Samedi 9 mai, la MONUSCO a condamné cette récente vague d’attaques meurtrières contre des civils. Le texte, relayé le même jour et repris par Mediacongo, évoque des dizaines de civils tués ces derniers jours dans les territoires d’Irumu, de Djugu et de Mambasa, en Ituri.
La mission cite aussi des attaques dans les environs d’Oicha, au Nord-Kivu, ainsi que dans la chefferie des Bafuliru, au Sud-Kivu. Pour elle, ces violences montrent une nouvelle fois la menace persistante que le conflit armé fait peser sur les populations civiles dans l’Est de la République démocratique du Congo.
Dans la foulée, la MONUSCO déplore une dégradation continue du climat d’insécurité. Elle estime que ces attaques sèment la peur et renforcent la vulnérabilité de communautés déjà éprouvées par des années de conflit.

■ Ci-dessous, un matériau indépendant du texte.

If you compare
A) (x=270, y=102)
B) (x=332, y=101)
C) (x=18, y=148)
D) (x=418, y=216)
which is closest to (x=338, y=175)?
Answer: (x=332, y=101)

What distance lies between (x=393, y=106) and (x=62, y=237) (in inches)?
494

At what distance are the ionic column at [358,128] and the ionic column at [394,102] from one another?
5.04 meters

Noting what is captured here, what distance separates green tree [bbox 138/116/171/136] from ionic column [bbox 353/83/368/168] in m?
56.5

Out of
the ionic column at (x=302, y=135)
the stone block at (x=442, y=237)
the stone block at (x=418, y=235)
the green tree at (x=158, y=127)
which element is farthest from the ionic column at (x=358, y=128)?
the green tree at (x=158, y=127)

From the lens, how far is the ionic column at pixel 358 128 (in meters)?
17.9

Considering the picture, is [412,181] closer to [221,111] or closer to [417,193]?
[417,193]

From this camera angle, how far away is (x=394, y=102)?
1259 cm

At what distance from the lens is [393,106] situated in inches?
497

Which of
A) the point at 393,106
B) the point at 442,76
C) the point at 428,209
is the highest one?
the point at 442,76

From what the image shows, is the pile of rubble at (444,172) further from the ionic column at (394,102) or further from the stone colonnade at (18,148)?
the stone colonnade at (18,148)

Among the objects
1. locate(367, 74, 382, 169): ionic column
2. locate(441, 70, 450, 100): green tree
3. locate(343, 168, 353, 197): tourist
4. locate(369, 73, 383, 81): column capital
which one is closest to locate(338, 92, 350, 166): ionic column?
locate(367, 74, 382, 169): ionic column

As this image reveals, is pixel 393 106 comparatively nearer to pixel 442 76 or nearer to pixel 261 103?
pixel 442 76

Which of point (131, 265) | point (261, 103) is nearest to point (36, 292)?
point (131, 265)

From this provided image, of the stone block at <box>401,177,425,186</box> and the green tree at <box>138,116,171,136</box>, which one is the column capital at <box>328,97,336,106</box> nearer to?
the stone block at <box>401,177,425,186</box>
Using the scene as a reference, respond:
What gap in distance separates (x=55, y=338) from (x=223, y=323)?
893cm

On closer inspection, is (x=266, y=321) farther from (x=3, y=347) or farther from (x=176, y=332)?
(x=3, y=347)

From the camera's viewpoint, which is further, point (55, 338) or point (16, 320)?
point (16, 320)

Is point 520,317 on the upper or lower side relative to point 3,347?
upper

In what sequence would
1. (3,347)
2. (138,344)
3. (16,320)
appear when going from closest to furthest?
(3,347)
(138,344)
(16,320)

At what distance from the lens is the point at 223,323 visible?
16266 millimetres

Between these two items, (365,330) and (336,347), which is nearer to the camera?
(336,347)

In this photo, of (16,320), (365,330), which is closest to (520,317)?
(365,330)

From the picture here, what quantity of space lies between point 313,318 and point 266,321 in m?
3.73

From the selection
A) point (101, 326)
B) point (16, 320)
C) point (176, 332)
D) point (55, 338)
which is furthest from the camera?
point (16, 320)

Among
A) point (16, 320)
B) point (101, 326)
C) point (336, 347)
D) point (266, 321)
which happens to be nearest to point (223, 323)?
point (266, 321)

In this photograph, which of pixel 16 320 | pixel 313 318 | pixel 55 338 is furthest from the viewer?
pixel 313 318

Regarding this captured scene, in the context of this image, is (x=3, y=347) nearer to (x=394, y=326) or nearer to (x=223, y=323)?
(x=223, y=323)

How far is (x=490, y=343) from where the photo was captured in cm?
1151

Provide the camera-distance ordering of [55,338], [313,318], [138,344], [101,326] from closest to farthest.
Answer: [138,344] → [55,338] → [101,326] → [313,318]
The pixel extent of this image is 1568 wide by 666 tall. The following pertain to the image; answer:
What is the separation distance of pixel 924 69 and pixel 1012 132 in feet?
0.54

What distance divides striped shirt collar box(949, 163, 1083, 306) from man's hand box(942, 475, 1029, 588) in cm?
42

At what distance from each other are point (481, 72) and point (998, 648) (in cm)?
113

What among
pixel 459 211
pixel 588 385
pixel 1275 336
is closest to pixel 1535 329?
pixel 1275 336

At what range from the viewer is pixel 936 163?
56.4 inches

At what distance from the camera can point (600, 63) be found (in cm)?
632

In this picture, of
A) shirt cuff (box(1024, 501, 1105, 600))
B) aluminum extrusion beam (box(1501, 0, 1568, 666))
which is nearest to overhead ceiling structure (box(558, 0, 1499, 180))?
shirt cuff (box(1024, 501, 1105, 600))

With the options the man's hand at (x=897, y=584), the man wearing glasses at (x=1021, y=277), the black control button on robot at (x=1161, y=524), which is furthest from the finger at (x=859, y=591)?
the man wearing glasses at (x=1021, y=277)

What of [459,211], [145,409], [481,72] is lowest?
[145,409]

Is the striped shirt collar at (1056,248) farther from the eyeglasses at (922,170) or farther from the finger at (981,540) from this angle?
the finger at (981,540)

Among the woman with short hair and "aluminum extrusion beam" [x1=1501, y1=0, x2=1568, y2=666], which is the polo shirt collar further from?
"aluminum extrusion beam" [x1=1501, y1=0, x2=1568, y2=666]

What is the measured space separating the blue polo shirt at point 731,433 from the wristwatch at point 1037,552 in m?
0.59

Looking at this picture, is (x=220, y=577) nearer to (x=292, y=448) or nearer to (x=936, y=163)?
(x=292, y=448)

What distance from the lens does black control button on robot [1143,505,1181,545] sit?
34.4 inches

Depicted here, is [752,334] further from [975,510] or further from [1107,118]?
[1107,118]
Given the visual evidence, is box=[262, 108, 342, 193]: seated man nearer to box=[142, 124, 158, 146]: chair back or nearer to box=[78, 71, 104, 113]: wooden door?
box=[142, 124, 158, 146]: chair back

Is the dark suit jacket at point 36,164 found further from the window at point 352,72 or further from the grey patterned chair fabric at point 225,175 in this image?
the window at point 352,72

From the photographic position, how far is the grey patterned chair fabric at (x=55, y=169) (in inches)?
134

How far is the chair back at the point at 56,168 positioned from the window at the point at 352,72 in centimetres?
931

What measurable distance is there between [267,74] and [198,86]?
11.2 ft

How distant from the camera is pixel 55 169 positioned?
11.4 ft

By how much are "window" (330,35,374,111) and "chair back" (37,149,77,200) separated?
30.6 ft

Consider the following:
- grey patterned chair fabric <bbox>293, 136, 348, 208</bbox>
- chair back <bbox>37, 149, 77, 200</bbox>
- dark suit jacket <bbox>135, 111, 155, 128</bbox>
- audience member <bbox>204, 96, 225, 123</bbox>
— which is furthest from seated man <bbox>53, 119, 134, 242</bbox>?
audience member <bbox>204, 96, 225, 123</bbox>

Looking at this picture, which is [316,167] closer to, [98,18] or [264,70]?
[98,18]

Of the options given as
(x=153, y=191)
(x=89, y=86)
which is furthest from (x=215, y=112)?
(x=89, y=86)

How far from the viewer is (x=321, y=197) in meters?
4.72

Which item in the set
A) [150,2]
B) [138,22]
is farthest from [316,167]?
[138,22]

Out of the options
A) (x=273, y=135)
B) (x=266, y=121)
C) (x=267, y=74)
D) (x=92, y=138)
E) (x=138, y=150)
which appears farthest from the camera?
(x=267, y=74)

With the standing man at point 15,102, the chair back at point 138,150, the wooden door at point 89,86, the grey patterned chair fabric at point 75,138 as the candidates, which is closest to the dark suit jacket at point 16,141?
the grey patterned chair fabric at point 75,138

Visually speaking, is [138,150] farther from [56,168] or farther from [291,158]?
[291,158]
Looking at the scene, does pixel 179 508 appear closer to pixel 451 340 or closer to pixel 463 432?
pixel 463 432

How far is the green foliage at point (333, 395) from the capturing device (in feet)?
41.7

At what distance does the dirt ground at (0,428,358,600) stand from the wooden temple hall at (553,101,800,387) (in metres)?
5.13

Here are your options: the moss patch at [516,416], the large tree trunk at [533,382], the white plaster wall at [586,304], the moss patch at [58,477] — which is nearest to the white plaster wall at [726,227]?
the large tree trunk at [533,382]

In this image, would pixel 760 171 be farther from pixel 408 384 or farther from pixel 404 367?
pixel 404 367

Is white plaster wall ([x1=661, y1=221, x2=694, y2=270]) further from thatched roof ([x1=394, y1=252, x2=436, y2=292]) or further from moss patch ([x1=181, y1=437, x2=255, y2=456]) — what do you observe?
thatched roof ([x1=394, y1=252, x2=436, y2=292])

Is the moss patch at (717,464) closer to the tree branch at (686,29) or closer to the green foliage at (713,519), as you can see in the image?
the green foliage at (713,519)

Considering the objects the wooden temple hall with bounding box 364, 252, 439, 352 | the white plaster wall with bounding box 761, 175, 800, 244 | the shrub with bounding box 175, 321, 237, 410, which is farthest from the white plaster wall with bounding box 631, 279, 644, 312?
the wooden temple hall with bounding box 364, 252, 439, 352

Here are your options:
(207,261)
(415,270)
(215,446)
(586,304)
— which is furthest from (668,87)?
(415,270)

Vendredi 8 mai, la mission dit avoir aussi reçu des informations faisant état de frappes aériennes et de bombardements dans les zones de Kilolirwe et de Mushaki, au Nord-Kivu. Ces faits auraient causé des pertes en vies humaines parmi les civils.
La MONUSCO rappelle enfin à toutes les parties au conflit leur obligation de protéger les civils, de respecter le droit international humanitaire, le droit international des droits de l’homme et les autres normes applicables du droit international. Elle appelle les acteurs armés à cesser immédiatement les attaques contre les civils et insiste pour que les auteurs de violations et d’atteintes aux droits humains soient traduits en justice.